• Task prompt
Copy every entry word for word. Skip the pictures.

• Information
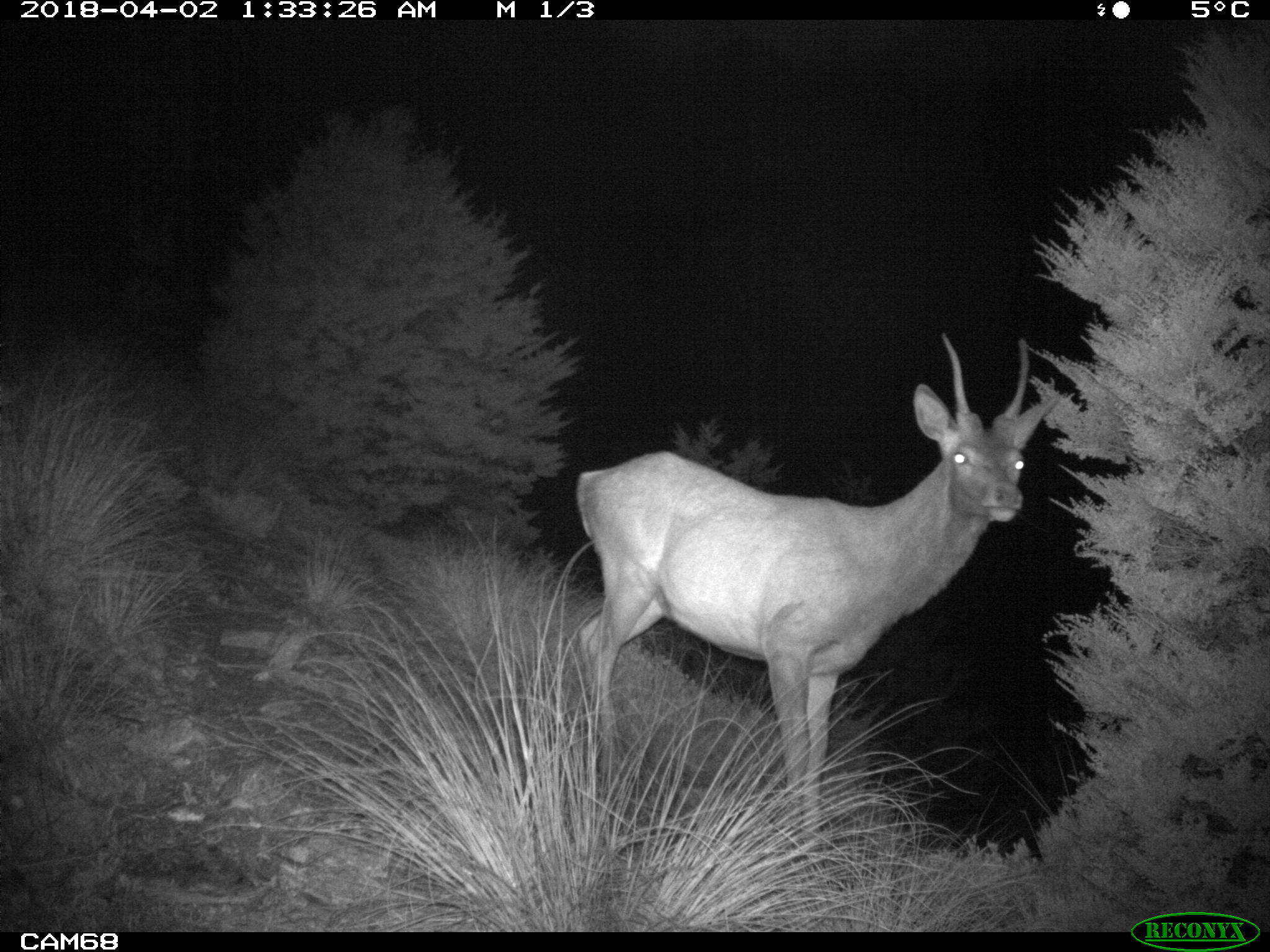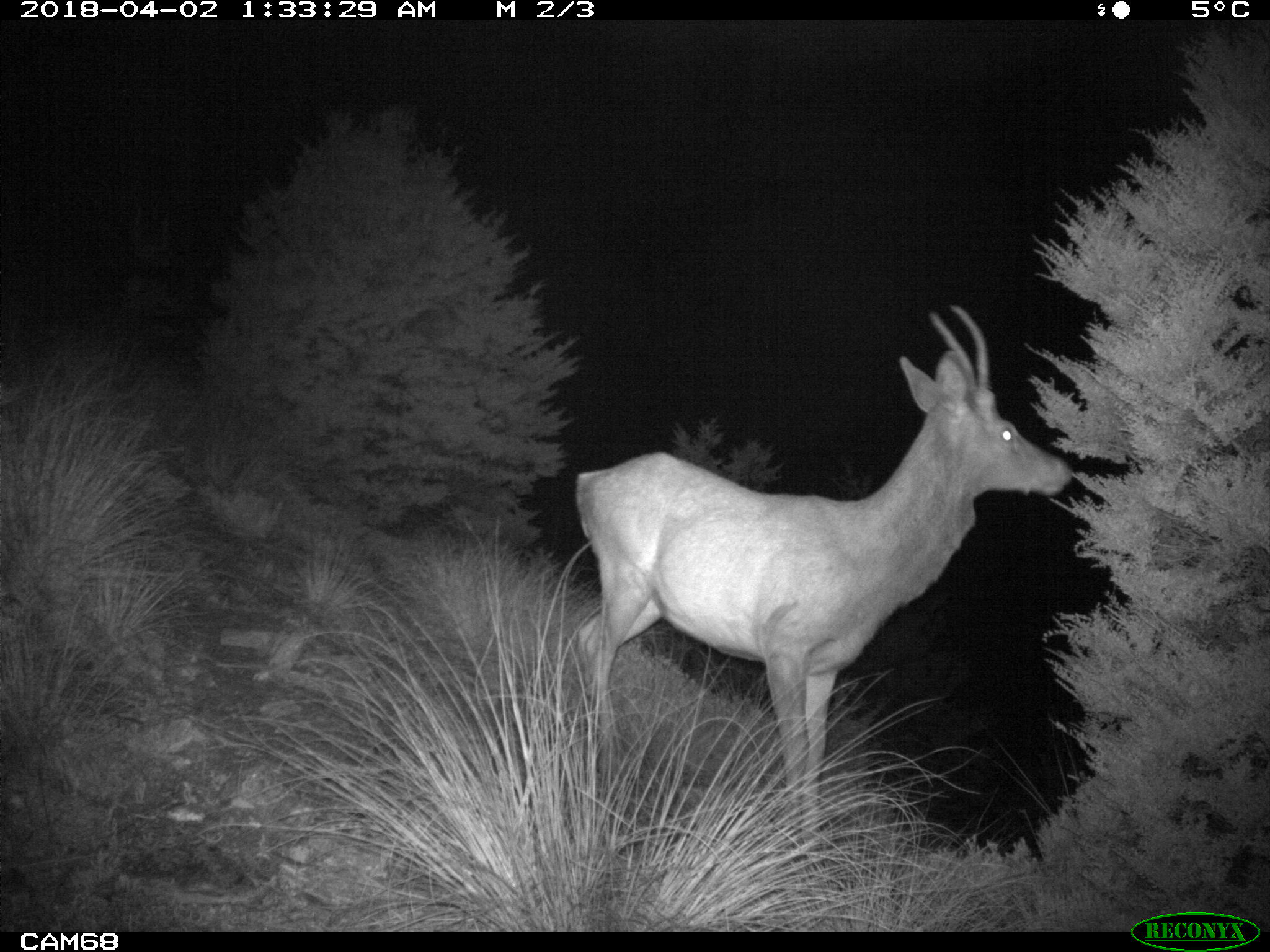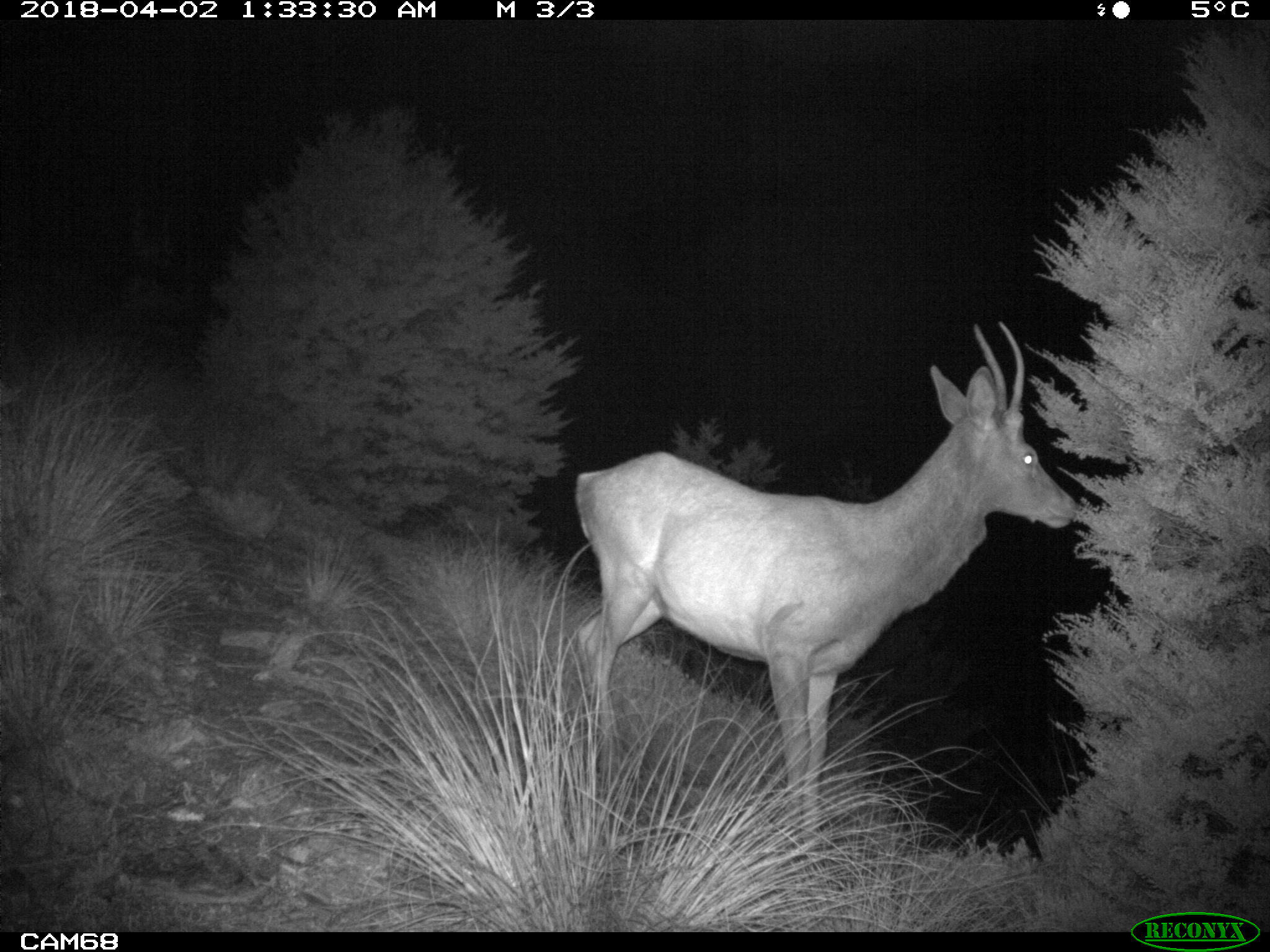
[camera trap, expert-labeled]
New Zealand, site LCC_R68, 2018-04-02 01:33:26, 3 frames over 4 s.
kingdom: Animalia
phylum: Chordata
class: Mammalia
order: Artiodactyla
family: Cervidae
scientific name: Cervidae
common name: deer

• Written answer
[camera trap, expert-labeled]
New Zealand, site LCC_R68, 2018-04-02 01:33:26, 3 frames over 4 s.
kingdom: Animalia
phylum: Chordata
class: Mammalia
order: Artiodactyla
family: Cervidae
scientific name: Cervidae
common name: deer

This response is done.